아래 기록에서 "within"라는 문자열이 들어 있는 줄을 모두 찾아 그대로 옮겨 적으세요. 다른 단어의 일부로 들어 있는 경우도 포함하며, 대소문자를 구분합니다.

# 데이터 발췌

○ ○ ○ ○

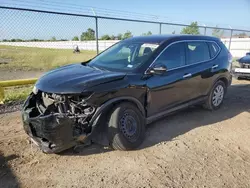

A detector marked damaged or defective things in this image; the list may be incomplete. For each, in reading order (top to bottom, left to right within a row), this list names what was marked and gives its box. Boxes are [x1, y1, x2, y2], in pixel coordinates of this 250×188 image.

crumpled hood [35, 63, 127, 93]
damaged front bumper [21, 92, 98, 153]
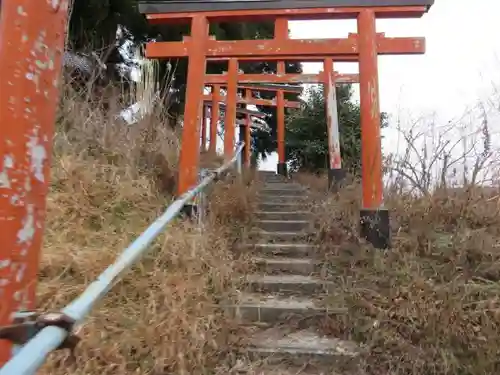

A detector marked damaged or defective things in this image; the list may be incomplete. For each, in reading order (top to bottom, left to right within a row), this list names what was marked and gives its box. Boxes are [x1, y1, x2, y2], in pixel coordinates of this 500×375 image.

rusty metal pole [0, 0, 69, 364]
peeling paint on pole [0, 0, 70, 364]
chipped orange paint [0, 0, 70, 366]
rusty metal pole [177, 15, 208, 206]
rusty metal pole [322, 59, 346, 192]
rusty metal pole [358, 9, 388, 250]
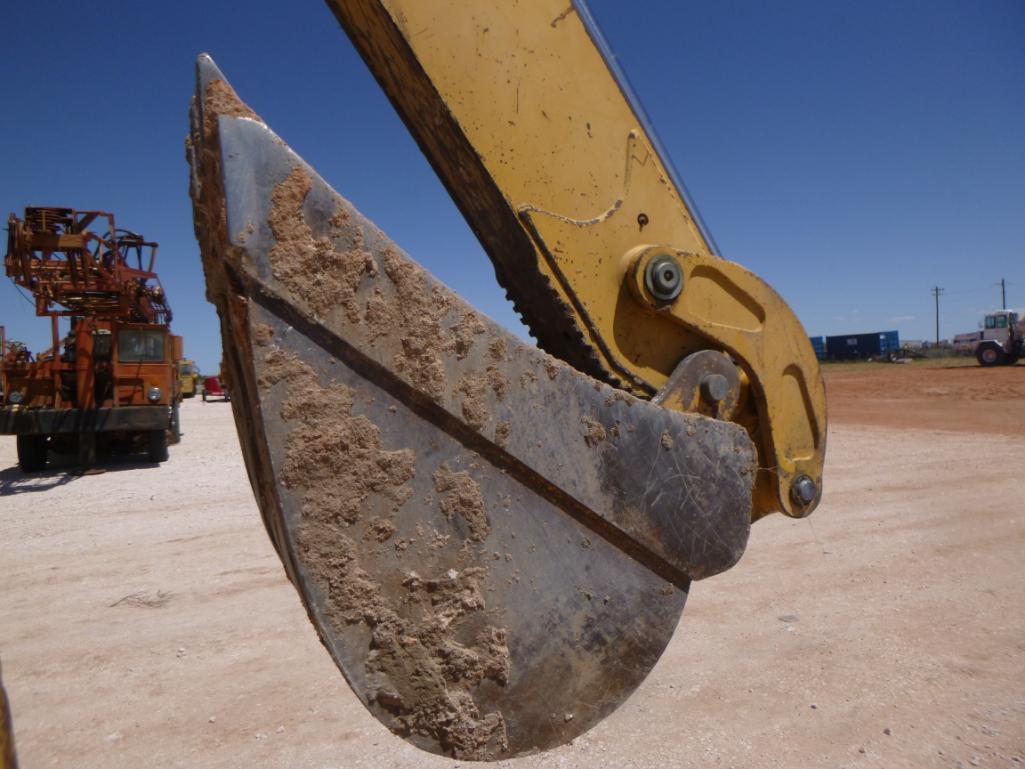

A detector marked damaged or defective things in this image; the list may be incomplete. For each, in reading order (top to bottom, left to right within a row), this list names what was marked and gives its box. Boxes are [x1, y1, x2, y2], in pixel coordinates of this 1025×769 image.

○ ○ ○ ○

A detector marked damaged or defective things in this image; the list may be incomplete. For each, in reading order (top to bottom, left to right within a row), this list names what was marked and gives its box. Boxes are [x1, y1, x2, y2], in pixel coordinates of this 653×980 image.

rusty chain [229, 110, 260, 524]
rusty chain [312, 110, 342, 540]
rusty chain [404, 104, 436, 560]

○ ○ ○ ○

# 작업 답안
A detector marked damaged or defective things in this image; the list may be incomplete. For each, in reading order (top to bottom, left to right within a row), this list names what was marked and gives its box. Boxes are [x1, y1, x2, y2], in pixel coordinates of this 250×188 image.
A detector marked damaged or defective things in this image; the list may be incomplete. For each, in reading order (top to bottom, left to right within a row), this list names what was marked and gives its box. Boxes are [x1, y1, x2, y2], in pixel coordinates of this 500×375 image.
A detector marked damaged or defective things in this image; the list may be incomplete. For each, in reading order (top to bottom, left to right within a row), this list names what was marked and gives its box. Boxes are [x1, y1, x2, y2], in pixel coordinates of this 1025×769 image.
A detector marked damaged or defective things in this image; the list may be incomplete. For each, in reading order (top to bottom, left to right within a row), this list names what was marked and gives its box. Boxes are [x1, y1, x2, y2], in pixel coordinates of this 653×980 image.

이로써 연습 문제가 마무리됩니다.